Work instructions: Please write out the data below line for line, changing nothing.

────────

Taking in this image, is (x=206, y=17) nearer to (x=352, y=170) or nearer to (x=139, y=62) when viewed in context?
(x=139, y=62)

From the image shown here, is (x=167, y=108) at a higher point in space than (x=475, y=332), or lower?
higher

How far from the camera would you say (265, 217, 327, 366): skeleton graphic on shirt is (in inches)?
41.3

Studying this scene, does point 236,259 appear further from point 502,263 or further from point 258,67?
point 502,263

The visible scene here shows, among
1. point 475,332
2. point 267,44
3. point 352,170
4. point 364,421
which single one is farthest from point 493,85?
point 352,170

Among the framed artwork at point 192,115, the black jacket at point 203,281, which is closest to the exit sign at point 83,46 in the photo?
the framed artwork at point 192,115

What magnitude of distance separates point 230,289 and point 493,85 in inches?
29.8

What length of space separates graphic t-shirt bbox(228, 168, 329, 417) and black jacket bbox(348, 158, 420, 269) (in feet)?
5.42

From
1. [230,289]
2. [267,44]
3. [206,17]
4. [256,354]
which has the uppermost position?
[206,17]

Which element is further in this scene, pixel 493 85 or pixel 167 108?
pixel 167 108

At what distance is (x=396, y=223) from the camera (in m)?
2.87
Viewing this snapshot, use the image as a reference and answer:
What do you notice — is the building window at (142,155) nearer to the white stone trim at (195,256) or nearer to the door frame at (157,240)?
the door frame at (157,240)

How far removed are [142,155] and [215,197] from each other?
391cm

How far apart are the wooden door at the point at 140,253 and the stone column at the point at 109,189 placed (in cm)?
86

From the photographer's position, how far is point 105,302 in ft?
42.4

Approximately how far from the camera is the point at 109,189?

────────

Output of the task:
Taking in this image, is (x=206, y=17) nearer to (x=352, y=170) or nearer to (x=139, y=62) when viewed in context?
(x=139, y=62)

From the image shown here, is (x=167, y=108) at a higher point in space than (x=475, y=332), or lower?
higher

How far from the camera would you say (265, 217, 327, 366): skeleton graphic on shirt is (in inches)?
41.3

Studying this scene, does point 236,259 appear further from point 502,263 or further from point 258,67?
point 502,263

The visible scene here shows, among
1. point 475,332
2. point 267,44
3. point 352,170
4. point 364,421
which single one is farthest from point 493,85?
point 352,170

Among the framed artwork at point 192,115, the black jacket at point 203,281, which is closest to the exit sign at point 83,46 in the photo?
the framed artwork at point 192,115

What magnitude of distance separates point 230,289 and point 493,85 in inches?
29.8

What length of space separates graphic t-shirt bbox(228, 168, 329, 417) and black jacket bbox(348, 158, 420, 269) (in feet)?
5.42

From
1. [230,289]
2. [267,44]
3. [206,17]
4. [256,354]
which has the uppermost position?
[206,17]

Which element is further in this scene, pixel 493 85 or pixel 167 108?
pixel 167 108

At what distance is (x=396, y=223) from the camera (in m)?
2.87
Viewing this snapshot, use the image as a reference and answer:
What do you notice — is the building window at (142,155) nearer to the white stone trim at (195,256) or nearer to the door frame at (157,240)?
the door frame at (157,240)

How far removed are [142,155] and [215,197] from each other?
391cm

How far apart are the wooden door at the point at 140,253 and the stone column at the point at 109,189 placed (in cm)?
86

From the photographer's position, how far is point 105,302 in ft?
42.4

Approximately how far from the camera is the point at 109,189?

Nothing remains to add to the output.